→ **To-do list**
#1 List every line in the records that contains the string "globe".
#2 Write the next part of the Kafka overview, continuing from its last sentence.

→ **Text segment**
* * * * * * * * *

A topic provides a destination for the storage of data. Each topic is split into one or more partitions.

Cluster

A group of broker instances.

Partition

The number of topic partitions is defined by a topic partition count.

Partition leader

A partition leader handles all producer requests for a topic.

Partition follower

A partition follower replicates the partition data of a partition leader, optionally handling consumer requests.

Topics use a replication factor to configure the number of replicas of each partition within the cluster. A topic comprises at least one partition.

An in-sync replica has the same number of messages as the leader. Configuration defines how many replicas must be in-sync to be able to produce messages, ensuring that a message is committed only after it has been successfully copied to the replica partition. In this way, if the leader fails the message is not lost.

In the Kafka brokers and topics diagram, we can see each numbered partition has a leader and two followers in replicated topics.

3.2. Producers and consumers

Producers and consumers send and receive messages (publish and subscribe) through brokers. Messages comprise an optional key and a value that contains the message data, plus headers and related metadata. The key is used to identify the subject of the message, or a property of the message. Messages are delivered in batches, and batches and records contain headers and metadata that provide details that are useful for filtering and routing by clients, such as the timestamp and offset position for the record.

Producers and consumers

A producer sends messages through a broker to a topic containing three partitions. Three consumers in a consumer group read the messages from the partitions

Producer

A producer sends messages to a broker topic to be written to the end offset of a partition. Messages are written to partitions by a producer on a round robin basis, or to a specific partition based on the message key.

Consumer

A consumer subscribes to a topic and reads messages according to topic, partition and offset.

Consumer group

Consumer groups are used to share a typically large data stream generated by multiple producers from a given topic. Consumers are grouped using a group.id, allowing messages to be spread across the members. Consumers within a group do not read data from the same partition, but can receive data from one or more partitions.

Offsets

Offsets describe the position of messages within a partition. Each message in a given partition has a unique offset, which helps identify the position of a consumer within the partition to track the number of records that have been consumed.

Committed offsets are written to an offset commit log. A __consumer_offsets topic stores information on committed offsets, the position of last and next offset, according to consumer group.

Producing and consuming data

A producer sends a message to a broker topic; the message is written to the end offset (7). A consumer reads messages from offset 5

4. About Kafka Connect

Kafka Connect is an integration toolkit for streaming data between Kafka brokers and other systems. The other system is typically an external data source or target, such as a database.

* * * * * * * * *

→ **Supplied material**
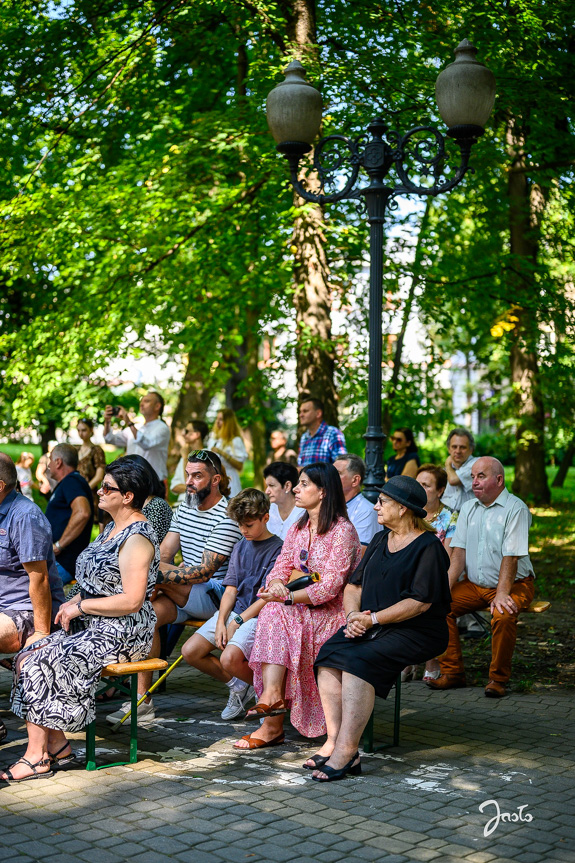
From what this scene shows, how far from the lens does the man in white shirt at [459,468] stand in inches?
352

* * * * * * * * *

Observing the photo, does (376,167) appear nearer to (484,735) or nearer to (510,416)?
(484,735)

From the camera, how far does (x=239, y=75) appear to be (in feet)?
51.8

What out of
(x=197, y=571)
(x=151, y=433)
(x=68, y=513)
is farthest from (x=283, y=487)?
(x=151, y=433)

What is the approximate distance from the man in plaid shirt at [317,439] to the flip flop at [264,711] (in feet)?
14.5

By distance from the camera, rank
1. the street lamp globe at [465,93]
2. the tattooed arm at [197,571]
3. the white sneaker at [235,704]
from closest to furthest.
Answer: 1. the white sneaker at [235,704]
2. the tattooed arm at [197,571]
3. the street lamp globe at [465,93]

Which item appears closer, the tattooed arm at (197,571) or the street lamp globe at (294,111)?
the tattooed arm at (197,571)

* * * * * * * * *

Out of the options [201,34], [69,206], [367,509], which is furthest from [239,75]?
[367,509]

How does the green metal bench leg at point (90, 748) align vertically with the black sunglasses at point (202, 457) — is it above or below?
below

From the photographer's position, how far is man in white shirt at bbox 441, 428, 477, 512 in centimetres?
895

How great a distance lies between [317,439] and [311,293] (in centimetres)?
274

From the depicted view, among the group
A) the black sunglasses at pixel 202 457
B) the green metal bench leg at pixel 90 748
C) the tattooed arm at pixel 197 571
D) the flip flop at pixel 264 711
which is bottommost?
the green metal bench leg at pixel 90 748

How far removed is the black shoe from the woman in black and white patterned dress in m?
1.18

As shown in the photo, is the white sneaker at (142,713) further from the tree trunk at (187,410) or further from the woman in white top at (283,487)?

* * * * * * * * *

→ **Response list**
#1
1. the street lamp globe at [465,93]
3. the street lamp globe at [465,93]
Which item appears closer, the tattooed arm at (197,571) or the street lamp globe at (294,111)?

#2
Kafka Connect uses a plugin architecture to provide the implementation artifacts for connectors. Plugins allow connections to other systems and provide additional configuration to manipulate data. Plugins include connectors and other components, such as data converters and transforms. A connector operates with a specific type of external system. Each connector defines a schema for its configuration. You supply the configuration to Kafka Connect to create a connector instance within Kafka Connect. Connector instances then define a set of tasks for moving data between systems.

Plugins provide a set of one or more artifacts that define a connector and task implementation for connecting to a given kind of data source. The configuration describes the source input data and target output data to feed into and out of Kafka Connect. The plugins might also contain the libraries and files needed to transform the data.

A Kafka Connect deployment can have one or more plugins, but only one version of each plugin. Plugins for many external systems are available for use with Kafka Connect. You can also create your own plugins.

Strimzi operates Kafka Connect in distributed mode, distributing data streaming tasks across one or more worker pods. A Kafka Connect cluster comprises a group of worker pods. Each connector is instantiated on a single worker. Each connector comprises one or more tasks that are distributed across the group of workers. Distribution across workers permits highly scalable pipelines.

Workers convert data from one format into another format that’s suitable for the source or target system. Depending on the configuration of the connector instance, workers might also apply transforms (also known as Single Message Transforms, or SMTs). Transforms adjust messages, such as filtering certain data, before they are converted. Kafka Connect has some built-in transforms, but other transformations can be provided by plugins if necessary.

4.1. How Kafka Connect streams data

Kafka Connect uses connector instances to integrate with other systems to stream data.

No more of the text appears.